Marcos requested clarification of my 'PDF in name only' comment. It's not an issue of compliance with the PDF spec, but rather a comment on a PDF that doesn't conform to the 'spirit' of creating a Portable Document Format that provides many advantages over other formats such as TIFF. At least this one doesn't use lossy (JPEG) compression. For a page that looks like text, and is placed into an archive of documents, it seems that one might expect something if the document is a PDF instead of a TIFF or JPEG. Most PDF's that have text are 'searchable' i.e., the text is in the PDF as PDF text operators, and usually with embedded fonts (or font subsets) to make the PDF portable. Also, these 'real' PDF's don't have a specific resolution 'baked in' so the print and display well at a wide range of resolutions/zoom factors. A PDF that is nothing more than a PDF wrapper on a full page bitmap is neither resolution independent, nor is it searchable. Also the file size is usually larger than a 'real' PDF. Ghostscript originally put many fonts into PDF's as bitmap fonts, and that had the latter (resolution specific) limitation, but at least it was text, although somtimes the Encoding would keep it from being searchable by tools that didn't handle Type 3 fonts correctly.

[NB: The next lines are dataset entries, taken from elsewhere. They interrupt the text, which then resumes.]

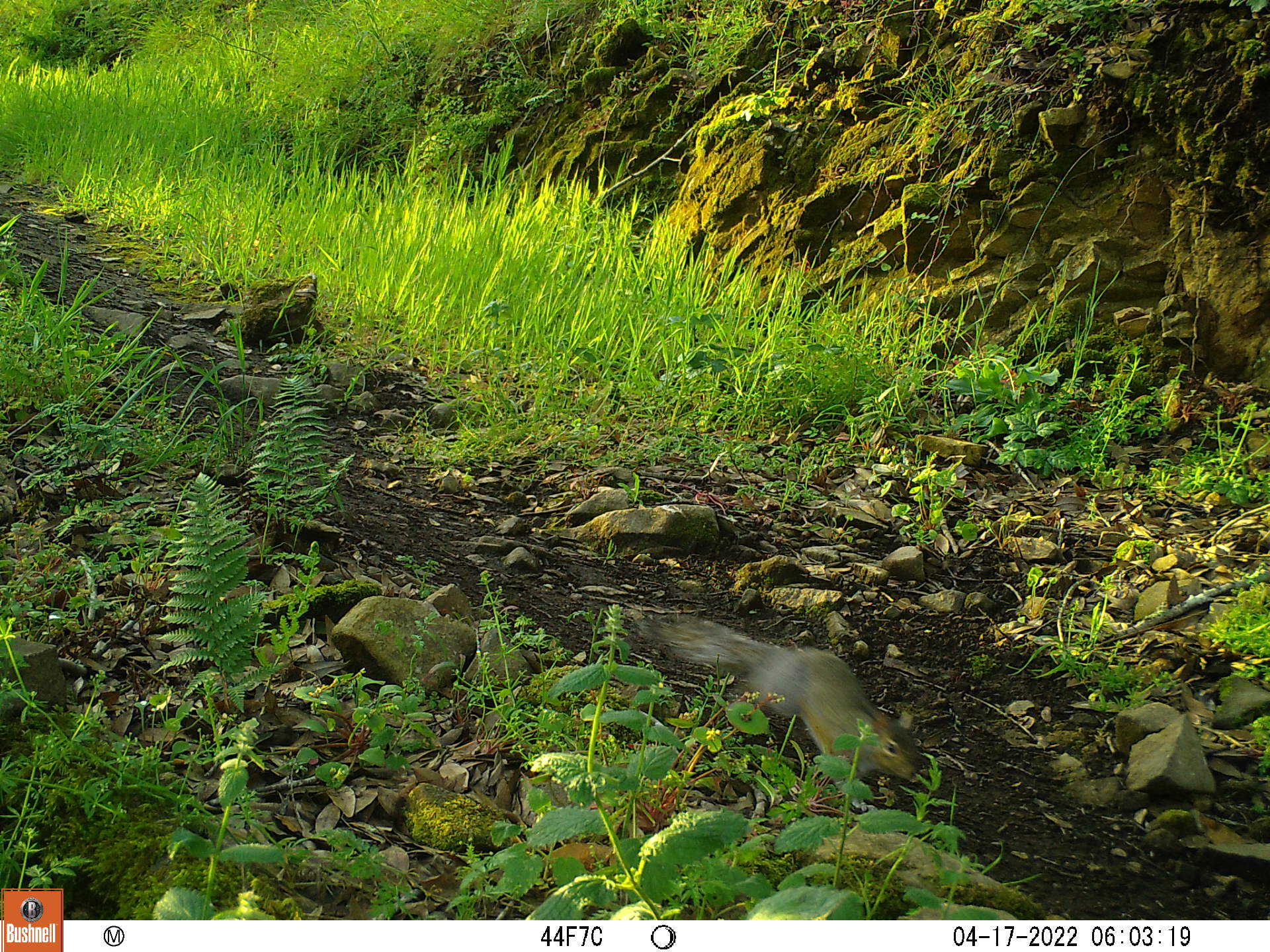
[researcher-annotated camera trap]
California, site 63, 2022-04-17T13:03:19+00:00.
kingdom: Animalia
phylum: Chordata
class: Mammalia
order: Rodentia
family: Sciuridae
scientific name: Sciuridae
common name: squirrel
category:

Note that there are tools to convert images into searchable PDF's. Scansoft is one that I've used that works quite well, although like most OCR based s/w it may require manual 'cleanup'. Their cleanup tool is worthwhile as well. This software came with my Fujitsu ScanSnap scanner, but this scanner does default to non-OCR mode, creating exactly the type of PDF attached to this report.